「風営法に違反して無許可営業すると罰金が3億円になる?」
「無許可営業をすると数千万円もの売上げが没収・追徴される?」
「ガールズバーで接待すると無許可営業?」
「歌舞伎町のホストやキャバクラでは他人名義で風俗営業許可をとっている店が多いと聞くけど違法?」
キャバクラ、ホスト、ガールズバー、コンカフェ、サパーなど、夜のお店では、無許可営業で逮捕・摘発される事例が散見される。
無許可営業は、風営法違反の中でも最もリスクが高い。
罰則も最も重い罪が定められており、最新(2025年3月現在)の風営法の改正においても無許可営業に対する罰則として最大で罰金3億円に引き上げる旨の風営法改正案の閣議決定がなされた。
風営法の無許可営業は、逮捕や罰則のみならず、売上の没収・追徴で多額の金銭を持っていかれるリスクもある。
実際に、無許可営業で没収390万円・追徴金2億9000万円の判決が出た事例もある。
グラディアトル法律事務所では、キャバクラ、ホストクラブ、ガールズバー、コンカフェなど、風営法の無許可営業と密接に関連する店舗の顧問弁護士をやっている。
また、実際に、風営法違反・無有許可営業で逮捕・摘発されてしまった方の刑事弁護の経験も豊富だ。
本記事では、風営法が重要なナイトビジネスの顧問弁護士を長年経験してきた弁護士が、風営法の無許可営業について詳しく解説をする。
・無許可営業で逮捕される2つのパターン
・無許可営業の罰則、没収・追徴などのリスク
・無許可営業の逮捕事例
・無許可営業を回避する2つの方法
など。
風営法の無許可営業についての正しい知識とリスクを理解し、適法に営業をして欲しい。
風営法の無許可営業とは、風営法上、風俗営業の許可が必要な営業について、許可を受けずに営業することだ。
風営法は、キャバクラやホストなどの風俗営業は、健全に営まれれば国民の憩いや娯楽に有益な営業ではあるものの、不健全に運営されると風俗環境に問題を引き起こすおそれがあることから、あらかじめ法律で一律に禁止した上で、一定の要件を満たすものにその禁止を解除する許可を与えるという仕組みを採用している。
風営法は、キャバクラやホストクラブなど、「風俗営業」について許可を必要としている。
「風俗営業」は、1号から5号までの業種が定められている。
業種 | 風営法営業許可の種類 | 例 |
---|---|---|
風俗営業(接待飲食等営業) | 1号 | ホストクラブ、キャバクラ、スナックなど |
風俗営業(接待飲食等営業) | 2号 | 低照度飲食店、バーなど |
風俗営業(接待飲食等営業) | 3号 | 区画席飲食店、カップル喫茶など |
風俗営業(遊技場営業) | 4号 | 雀荘、パチンコ店 |
風俗営業(遊技場営業) | 5号 | ゲームセンター |
名義貸しでよく問題となる、キャバクラ、ホスト、ガールズバー、コンカフェ、サパーなどは1号営業だ。
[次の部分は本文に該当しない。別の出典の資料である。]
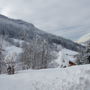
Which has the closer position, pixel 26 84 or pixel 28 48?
pixel 26 84

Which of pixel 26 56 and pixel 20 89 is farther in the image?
pixel 26 56

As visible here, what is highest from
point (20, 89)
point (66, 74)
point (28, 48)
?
point (28, 48)

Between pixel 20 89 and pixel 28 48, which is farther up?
pixel 28 48

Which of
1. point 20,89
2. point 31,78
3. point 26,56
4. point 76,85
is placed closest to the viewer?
point 76,85

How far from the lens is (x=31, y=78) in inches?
629

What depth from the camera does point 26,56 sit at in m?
51.0

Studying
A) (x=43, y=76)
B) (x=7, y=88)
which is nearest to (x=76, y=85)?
(x=43, y=76)

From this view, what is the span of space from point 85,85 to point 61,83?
167 centimetres

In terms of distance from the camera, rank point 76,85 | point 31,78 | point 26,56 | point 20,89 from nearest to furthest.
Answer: point 76,85
point 20,89
point 31,78
point 26,56

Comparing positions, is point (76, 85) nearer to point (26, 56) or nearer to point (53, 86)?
point (53, 86)

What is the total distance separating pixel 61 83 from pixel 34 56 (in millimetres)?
39450

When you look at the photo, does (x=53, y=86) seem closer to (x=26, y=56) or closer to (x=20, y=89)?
(x=20, y=89)

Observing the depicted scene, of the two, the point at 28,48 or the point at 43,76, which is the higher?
the point at 28,48

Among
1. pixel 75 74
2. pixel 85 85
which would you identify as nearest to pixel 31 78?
pixel 75 74
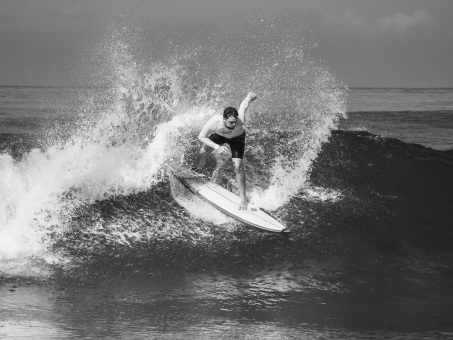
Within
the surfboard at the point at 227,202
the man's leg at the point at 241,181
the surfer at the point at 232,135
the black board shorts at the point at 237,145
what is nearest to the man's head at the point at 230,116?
the surfer at the point at 232,135

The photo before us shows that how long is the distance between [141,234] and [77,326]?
113 inches

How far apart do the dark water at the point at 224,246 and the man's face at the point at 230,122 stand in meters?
1.32

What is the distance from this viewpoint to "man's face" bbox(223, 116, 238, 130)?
9.02 meters

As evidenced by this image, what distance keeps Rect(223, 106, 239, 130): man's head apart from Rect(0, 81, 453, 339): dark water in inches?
53.8

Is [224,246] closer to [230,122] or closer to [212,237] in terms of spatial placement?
[212,237]

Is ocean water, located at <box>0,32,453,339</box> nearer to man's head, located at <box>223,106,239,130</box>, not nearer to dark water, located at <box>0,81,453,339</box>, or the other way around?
dark water, located at <box>0,81,453,339</box>

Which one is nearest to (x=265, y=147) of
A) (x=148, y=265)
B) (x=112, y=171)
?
(x=112, y=171)

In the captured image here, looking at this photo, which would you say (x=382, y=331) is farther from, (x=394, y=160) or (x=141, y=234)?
(x=394, y=160)

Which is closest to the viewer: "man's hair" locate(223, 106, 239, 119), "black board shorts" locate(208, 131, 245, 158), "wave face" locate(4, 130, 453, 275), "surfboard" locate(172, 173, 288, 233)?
"wave face" locate(4, 130, 453, 275)

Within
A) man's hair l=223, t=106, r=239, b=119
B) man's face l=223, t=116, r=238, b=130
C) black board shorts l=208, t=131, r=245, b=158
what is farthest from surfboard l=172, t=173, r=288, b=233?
man's hair l=223, t=106, r=239, b=119

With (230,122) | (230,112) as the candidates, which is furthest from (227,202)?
(230,112)

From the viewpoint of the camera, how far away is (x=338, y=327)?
600 centimetres

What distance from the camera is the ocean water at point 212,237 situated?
619cm

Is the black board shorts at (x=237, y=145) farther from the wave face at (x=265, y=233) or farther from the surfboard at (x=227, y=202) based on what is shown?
the wave face at (x=265, y=233)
風営法上、キャバクラやホストクラブなどの風俗営業1号営業では、営業時間が決まっており、深夜営業が禁止されている。
1号営業の営業時間は午前0時までで、午前0時から午前6時までは営業できない。歌舞伎町などの繁華街では、条件を満たせば条例で午前1時まで営業をすることができるが、その場合にも午前1時以降は営業ができない。
他方で、深夜も営業しているバーやガールズバーなどは、風俗営業許可ではなく、深夜酒類提供飲食店営業の届出で営業をしている。
深夜酒類提供飲食店営業では、深夜営業が可能だ。
そのため、深夜も営業したい店舗経営者は、深夜酒類提供飲食店営業の届出で営業をしているのだ。
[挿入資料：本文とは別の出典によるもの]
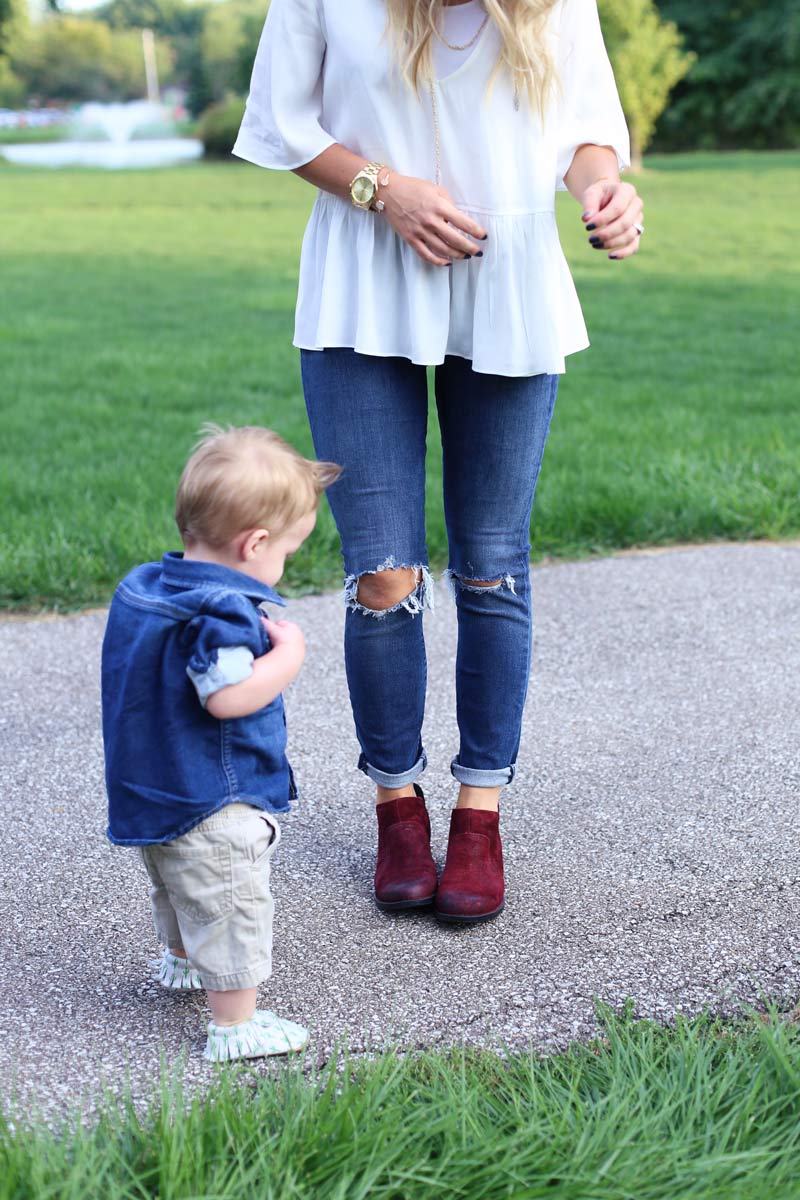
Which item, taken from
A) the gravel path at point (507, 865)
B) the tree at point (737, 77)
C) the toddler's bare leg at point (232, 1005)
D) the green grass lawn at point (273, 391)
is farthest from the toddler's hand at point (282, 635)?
the tree at point (737, 77)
もっとも、後述するように、深夜酒類提供飲食店営業の届出で営業をしている店舗が「接待」をした場合には、風俗営業に該当し、「許可」が必要になる。
実質的経営者が自らの逮捕や刑罰を逃れるために、店長や第三者を名義人にすることがある。
風営法違反などの罪で逮捕されるのは、通常、店舗の経営者として名義を張っている人だからだ。
もっとも、金の流れや実質的な決定権に関する証拠、従業員の証言などから実質的経営者が判明すれば、捜査の手から逃れることは難しい。
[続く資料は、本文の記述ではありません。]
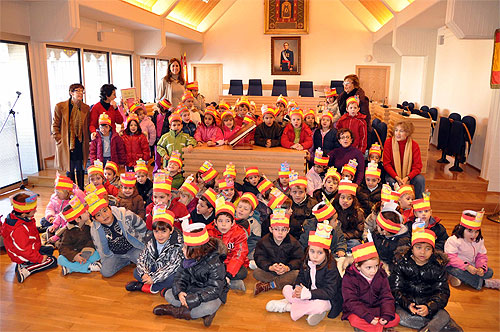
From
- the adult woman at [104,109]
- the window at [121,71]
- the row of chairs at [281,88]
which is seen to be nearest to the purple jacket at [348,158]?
the adult woman at [104,109]

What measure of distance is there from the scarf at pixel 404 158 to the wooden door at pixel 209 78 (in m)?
10.7

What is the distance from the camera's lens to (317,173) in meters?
4.98

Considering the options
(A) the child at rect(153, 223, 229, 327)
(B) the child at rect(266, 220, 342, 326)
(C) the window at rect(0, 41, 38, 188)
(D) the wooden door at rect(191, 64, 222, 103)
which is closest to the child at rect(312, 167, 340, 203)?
(B) the child at rect(266, 220, 342, 326)

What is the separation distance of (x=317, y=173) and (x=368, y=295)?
235 centimetres

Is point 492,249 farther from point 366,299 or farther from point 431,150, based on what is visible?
point 431,150

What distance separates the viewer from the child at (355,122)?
17.2ft

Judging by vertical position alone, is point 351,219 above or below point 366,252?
below

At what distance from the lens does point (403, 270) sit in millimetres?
2965

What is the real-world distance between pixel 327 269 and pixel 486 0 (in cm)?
477

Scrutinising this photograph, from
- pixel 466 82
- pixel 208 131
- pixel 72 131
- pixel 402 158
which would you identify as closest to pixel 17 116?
pixel 72 131

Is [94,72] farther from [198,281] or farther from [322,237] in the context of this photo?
[322,237]

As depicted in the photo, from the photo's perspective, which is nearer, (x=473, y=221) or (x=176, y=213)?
(x=473, y=221)

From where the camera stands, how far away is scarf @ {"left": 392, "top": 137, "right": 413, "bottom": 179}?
502 centimetres

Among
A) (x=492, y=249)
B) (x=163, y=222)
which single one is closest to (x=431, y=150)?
(x=492, y=249)
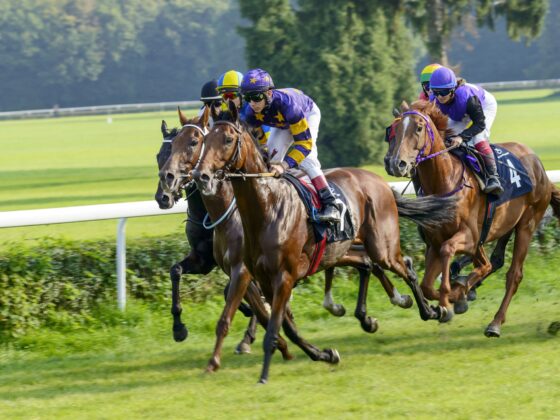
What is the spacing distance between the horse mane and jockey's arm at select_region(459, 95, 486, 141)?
0.45ft

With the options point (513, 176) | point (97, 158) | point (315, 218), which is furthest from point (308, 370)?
point (97, 158)

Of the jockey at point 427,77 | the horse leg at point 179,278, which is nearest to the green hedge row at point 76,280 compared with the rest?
the horse leg at point 179,278

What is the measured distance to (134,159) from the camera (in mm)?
27250

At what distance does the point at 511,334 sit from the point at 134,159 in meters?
21.5

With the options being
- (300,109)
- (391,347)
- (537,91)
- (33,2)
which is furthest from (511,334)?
(33,2)

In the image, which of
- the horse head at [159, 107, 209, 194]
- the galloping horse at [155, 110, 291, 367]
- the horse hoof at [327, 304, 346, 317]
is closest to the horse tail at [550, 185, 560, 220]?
the horse hoof at [327, 304, 346, 317]

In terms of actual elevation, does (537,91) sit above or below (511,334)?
below

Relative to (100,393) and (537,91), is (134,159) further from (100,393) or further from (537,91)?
(537,91)

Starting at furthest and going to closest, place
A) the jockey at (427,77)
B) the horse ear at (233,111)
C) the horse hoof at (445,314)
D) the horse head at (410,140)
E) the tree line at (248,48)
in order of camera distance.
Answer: the tree line at (248,48), the jockey at (427,77), the horse hoof at (445,314), the horse head at (410,140), the horse ear at (233,111)

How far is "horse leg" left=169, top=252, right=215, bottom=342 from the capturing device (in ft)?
20.1

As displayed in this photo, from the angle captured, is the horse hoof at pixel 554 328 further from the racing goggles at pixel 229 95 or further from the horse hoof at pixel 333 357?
the racing goggles at pixel 229 95

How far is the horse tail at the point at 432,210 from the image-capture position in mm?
6250

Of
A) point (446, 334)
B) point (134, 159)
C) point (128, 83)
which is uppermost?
point (446, 334)

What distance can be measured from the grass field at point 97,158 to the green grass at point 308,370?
3.68 ft
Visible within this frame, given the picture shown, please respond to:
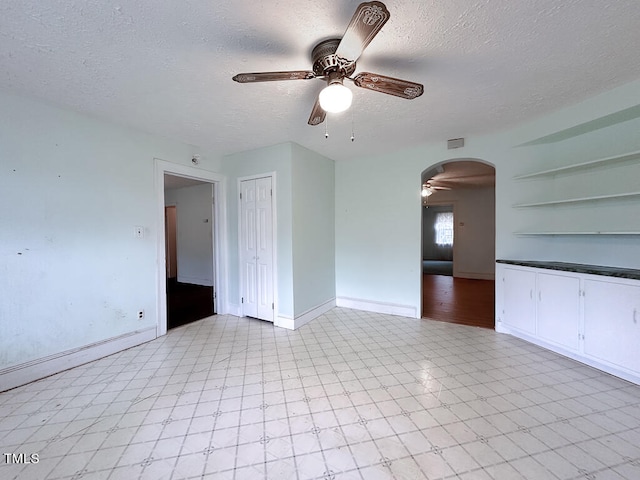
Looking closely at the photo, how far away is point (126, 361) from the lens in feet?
8.48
複数店舗を経営する人や会社が、経営上のリスクを分散するために名義を散らす場合がある。
風営法違反で営業停止などの行政処分がなされた場合、その処分対象者が経営する別の店舗にも行政処分の効力が及び、別の店舗も営業を停止せざるを得なくなるからだ。
風営法上、風俗営業の許可を取るためには条件がある。
場所的な条件として、風俗営業ができない地域がある。
人的な条件として、過去に風営法違反で営業停止を受けた直後の人など、営業許可を取ることができない人がいる。
このように、風営法上の場所的・人的な条件を満たさないことを理由として、許可を取らない、ないしは別人名義で許可を取得するという無許可営業が行われる。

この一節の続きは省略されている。